RECORD LIST
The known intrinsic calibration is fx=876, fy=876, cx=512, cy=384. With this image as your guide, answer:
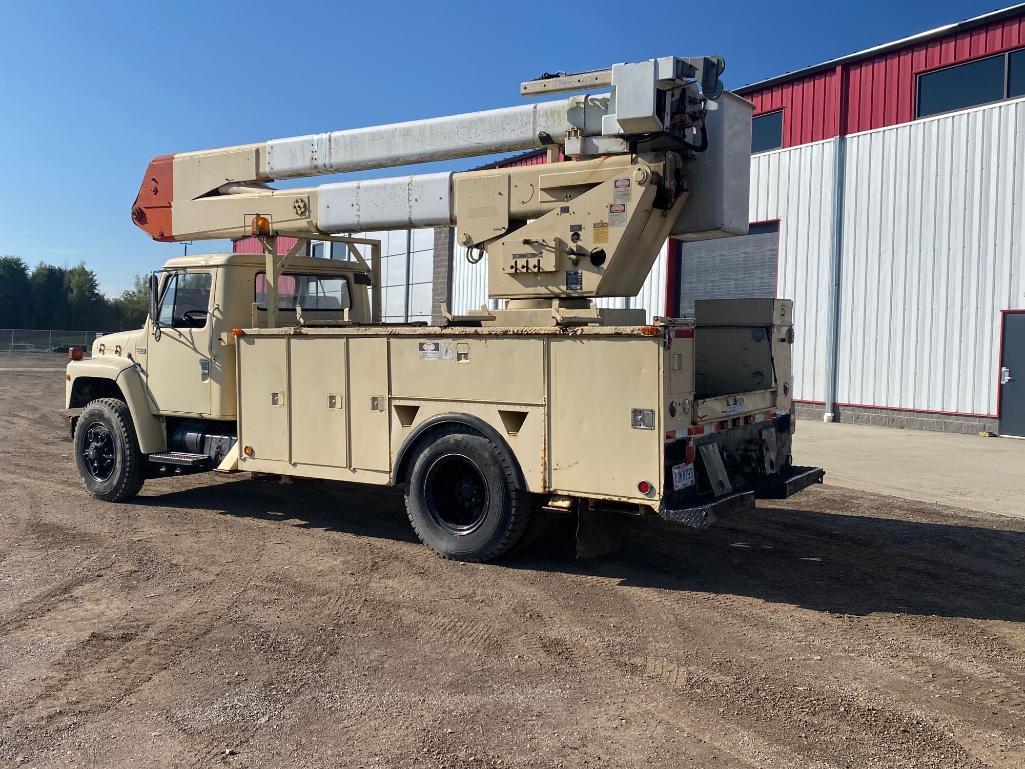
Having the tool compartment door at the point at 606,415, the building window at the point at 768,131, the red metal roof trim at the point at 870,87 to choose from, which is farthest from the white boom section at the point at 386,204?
the building window at the point at 768,131

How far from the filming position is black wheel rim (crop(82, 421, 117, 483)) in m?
9.66

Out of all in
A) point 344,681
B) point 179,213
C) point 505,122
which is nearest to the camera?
point 344,681

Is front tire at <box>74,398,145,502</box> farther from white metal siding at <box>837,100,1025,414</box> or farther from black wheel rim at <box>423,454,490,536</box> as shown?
white metal siding at <box>837,100,1025,414</box>

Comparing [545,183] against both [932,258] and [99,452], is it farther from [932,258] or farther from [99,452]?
[932,258]

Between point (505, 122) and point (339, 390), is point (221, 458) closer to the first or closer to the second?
point (339, 390)

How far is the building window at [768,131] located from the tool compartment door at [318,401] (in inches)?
559

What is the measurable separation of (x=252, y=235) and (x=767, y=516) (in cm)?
615

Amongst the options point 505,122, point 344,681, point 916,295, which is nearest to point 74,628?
point 344,681

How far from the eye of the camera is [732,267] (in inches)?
793

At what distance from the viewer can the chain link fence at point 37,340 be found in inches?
1996

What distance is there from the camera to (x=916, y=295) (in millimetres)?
16547

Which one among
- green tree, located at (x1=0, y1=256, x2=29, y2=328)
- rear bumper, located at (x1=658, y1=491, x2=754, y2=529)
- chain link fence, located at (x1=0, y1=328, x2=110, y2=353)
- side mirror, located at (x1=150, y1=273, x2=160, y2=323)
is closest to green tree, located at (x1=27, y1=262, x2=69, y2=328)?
green tree, located at (x1=0, y1=256, x2=29, y2=328)

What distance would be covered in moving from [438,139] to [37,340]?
169ft

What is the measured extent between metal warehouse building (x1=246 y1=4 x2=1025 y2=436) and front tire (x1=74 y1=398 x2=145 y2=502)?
7265mm
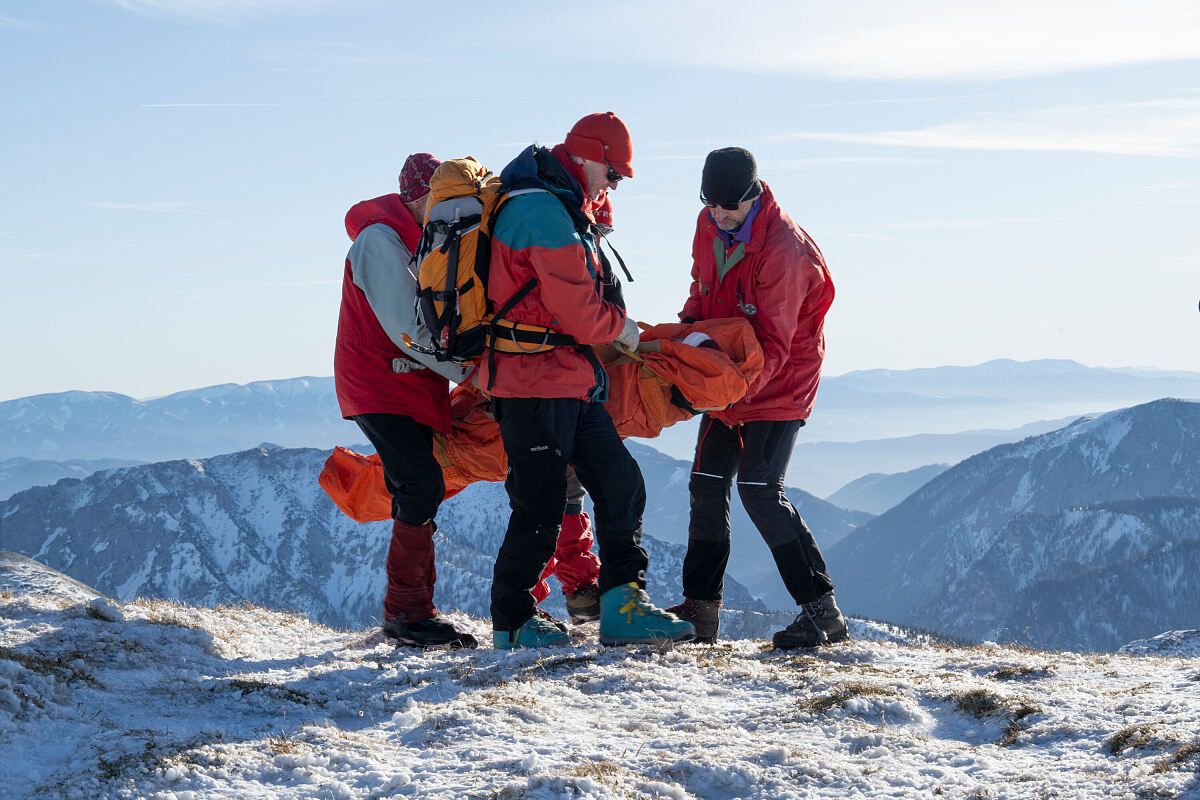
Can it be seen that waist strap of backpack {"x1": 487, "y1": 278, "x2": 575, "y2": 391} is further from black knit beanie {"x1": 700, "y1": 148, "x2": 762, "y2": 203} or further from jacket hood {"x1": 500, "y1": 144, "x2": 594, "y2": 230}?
black knit beanie {"x1": 700, "y1": 148, "x2": 762, "y2": 203}

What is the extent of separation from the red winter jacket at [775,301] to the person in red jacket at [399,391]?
7.87 feet

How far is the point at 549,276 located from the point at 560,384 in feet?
2.75

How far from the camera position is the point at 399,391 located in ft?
27.3

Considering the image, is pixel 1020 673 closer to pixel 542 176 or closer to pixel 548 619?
pixel 548 619

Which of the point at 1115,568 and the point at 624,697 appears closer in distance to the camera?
the point at 624,697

YOUR OBJECTIVE
Starting at the line that has "Which of the" and continuing through the last line, rewrite those lines with "camera" swapped for "viewer" and everything else left the same.

EXERCISE RESULT
Which of the point at 1115,568 and the point at 624,697 appears closer in distance to the viewer?
the point at 624,697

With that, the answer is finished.